The simplest way to identify Russian sympathizers is to probe them on the matter of military interventionism. They may appear principled in their suspicion toward American force projection but are nowhere near as apprehensive about Russian muscle-flexing—even in the same theater of operations. That describes the foreign policy views of Hawaii Congresswoman and favorite of the Bernie Sanders wing of the Democratic Party, Tulsi Gabbard. Following an ill-conceived visit to the Syrian capital to meet with the blood-soaked dictator Bashar al-Assad this week, her craven prostration before Russia’s vassals may have gone too far. Even Gabbard’s erstwhile allies are abandoning her.
Gabbard’s support for Russian objectives in Syria has always been conspicuous. Take, for example, her December appearance on CNN to defend Donald Trump’s vision of an “America First” foreign policy. She made it clear her antipathy toward interventionism was wholesale. Not only did she oppose American combat operations in Syria and Iraq targeting ISIS but “essentially” in Afghanistan, too. Gabbard emphatically added that the United States was funding terrorism and that “every single” rebel group fighting to overthrow the government in Syria was in league with al-Qaeda. This is the Russian line, and Gabbard’s appearance received some warm praise and attention from pro-Kremlin media outlets.

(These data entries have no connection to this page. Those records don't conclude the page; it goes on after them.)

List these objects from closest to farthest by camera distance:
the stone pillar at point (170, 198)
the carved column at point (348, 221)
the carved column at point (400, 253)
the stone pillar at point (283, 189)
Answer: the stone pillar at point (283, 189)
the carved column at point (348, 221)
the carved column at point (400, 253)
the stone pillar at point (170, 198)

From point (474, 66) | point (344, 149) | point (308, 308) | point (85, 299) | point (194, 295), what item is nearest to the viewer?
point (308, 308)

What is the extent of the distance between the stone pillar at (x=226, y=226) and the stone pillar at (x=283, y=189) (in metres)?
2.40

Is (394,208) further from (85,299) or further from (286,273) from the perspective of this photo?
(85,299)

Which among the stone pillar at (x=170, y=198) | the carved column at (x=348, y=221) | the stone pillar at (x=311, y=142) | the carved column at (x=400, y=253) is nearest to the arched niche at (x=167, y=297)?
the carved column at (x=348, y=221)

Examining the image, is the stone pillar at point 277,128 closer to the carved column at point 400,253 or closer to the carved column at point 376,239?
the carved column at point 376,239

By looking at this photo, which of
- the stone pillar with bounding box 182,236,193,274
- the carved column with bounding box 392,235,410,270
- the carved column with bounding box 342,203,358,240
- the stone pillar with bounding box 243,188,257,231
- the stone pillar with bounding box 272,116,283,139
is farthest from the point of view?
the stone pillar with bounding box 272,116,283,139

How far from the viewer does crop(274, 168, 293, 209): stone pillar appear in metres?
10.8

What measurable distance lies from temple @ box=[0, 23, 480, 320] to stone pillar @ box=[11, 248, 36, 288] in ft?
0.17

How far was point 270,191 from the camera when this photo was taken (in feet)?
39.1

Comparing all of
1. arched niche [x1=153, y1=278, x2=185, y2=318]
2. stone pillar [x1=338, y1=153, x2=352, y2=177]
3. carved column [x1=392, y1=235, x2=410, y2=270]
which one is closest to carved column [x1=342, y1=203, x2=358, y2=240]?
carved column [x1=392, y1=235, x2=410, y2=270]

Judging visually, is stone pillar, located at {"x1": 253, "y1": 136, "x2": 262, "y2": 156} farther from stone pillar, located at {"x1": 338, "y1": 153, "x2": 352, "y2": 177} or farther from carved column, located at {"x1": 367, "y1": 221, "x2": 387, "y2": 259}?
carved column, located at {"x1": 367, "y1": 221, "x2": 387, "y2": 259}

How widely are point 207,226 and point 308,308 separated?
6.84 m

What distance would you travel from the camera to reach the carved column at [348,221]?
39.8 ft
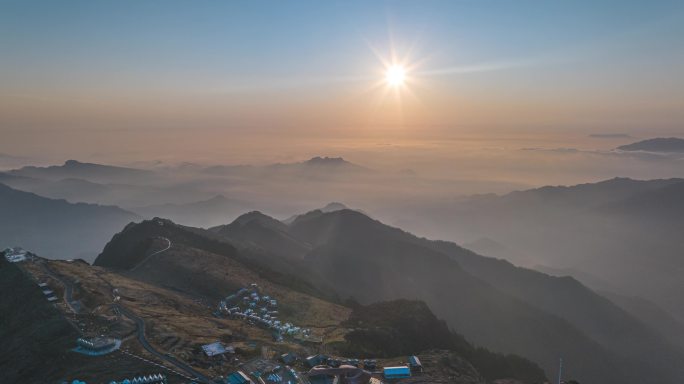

Gabbard has even said she opposes the notion of imposing a “no-fly zone” over Syria–through which Assad’s forces would be prevented from dropping barrel bombs or chemical munitions on civilians—because it would “strengthen ISIS and al-Qaeda” and could “result in a nuclear war” with Russia. She seems to have almost no problem, however, with Moscow’s military activity in Syria—even if that activity targets and destroys American assets.
“Bad enough U.S. has not been bombing al-Qaeda/al-Nusra in Syria,” the congresswoman tweeted. “But it’s mind-boggling that we protest Russia’s bombing of these terrorists.” Her feting of the land-hungry Russian autocrat didn’t end there: “Al-Qaeda attacked us on 9/11 and must be defeated. Obama won’t bomb them in Syria. Putin did.” Curiously, Gabbard has had little to say about the hundreds of thousands of Syrians whom Assad and Putin bombed and starved.
It seems that neither Democrats nor grassroots liberals have much stomach left for Gabbard’s useful idiocy. “There’s a pretty unanimous feeling of shock and disgust,” an unnamed Democratic staffer told The Hill. “I think people are just stunned.” House Minority Leader Nancy Pelosi washed her hands of the affair, saying that she had “no knowledge” of Gabbard’s trip beforehand. “He’s a war criminal and a murderer, he has supported and benefited from terrorism, he has close ties to Russia, and he cannot have a role in Syria’s future,” read a statement from New York Democratic Representative Eliot Engel. Over at the liberal blog Daily Kos, Gabbard is being castigated for echoing “Assad/Putin” propaganda, and there are even calls for someone to mount a primary challenge against her in 2018.
Republicans have been even more vocal in their frustration with Gabbard, but the silence from the White House has been deafening. The condemnations of Gabbard issued by Republicans like Senator John McCain and Representative Adam Kinzinger hardly requires the mustering of much internal fortitude. After all, as McCain said, Gabbard’s appearance with Assad “kind of legitimizes a guy who butchered 400,000 of his own people.”
At this juncture, it must be noted that President Donald Trump’s chief strategist, Senior Counselor Steve Bannon, is on the same page with Gabbard when it comes to foreign affairs. He even arranged a meeting between Trump and the Hawaii congresswoman during the transition period. Bannon reportedly favored Gabbard to serve as America’s ambassador to the United Nations. “I felt it important to take the opportunity to meet with the President-elect now before the drumbeats of war that neocons have been beating drag us into an escalation of the war to overthrow the Syrian government,” Gabbard said, employing a style of prose that would be familiar to any regular reader of the Kremlin-funded news network RT.
Gabbard’s trip comes at a time in which the Bannon-Breitbart view of geopolitics may have lost the argument inside the West Wing. On Wednesday, the president asked the Pentagon and State Department to draw up plans within 90 days to create “safe zones” inside Syria for the processing and retention of refugees. That’s no small mission; former Secretary of State John Kerry testified last year that it would take up to 30,000 U.S. troops to secure and hold territory in Northern Syria constituting a “safe zone.” Moscow appeared surprised by the move. “No, our American partners did not consult with us,” said Kremlin spokesman Dmitry Peskov, who warned that Russia would not support a plan that worsened the refugee crisis.
The questions surrounding Gabbard’s propagandistic sojourn to the lair of a genocidal dictator deserves more attention than it has received. There are those within the so-called realist community on both ends of the political spectrum who would like to paper over Putin and Assad’s brutality and absolve the United States of its moral and strategic obligations. Gabbard probably thought she could advance that objective. Her actions seem to have had the opposite effect.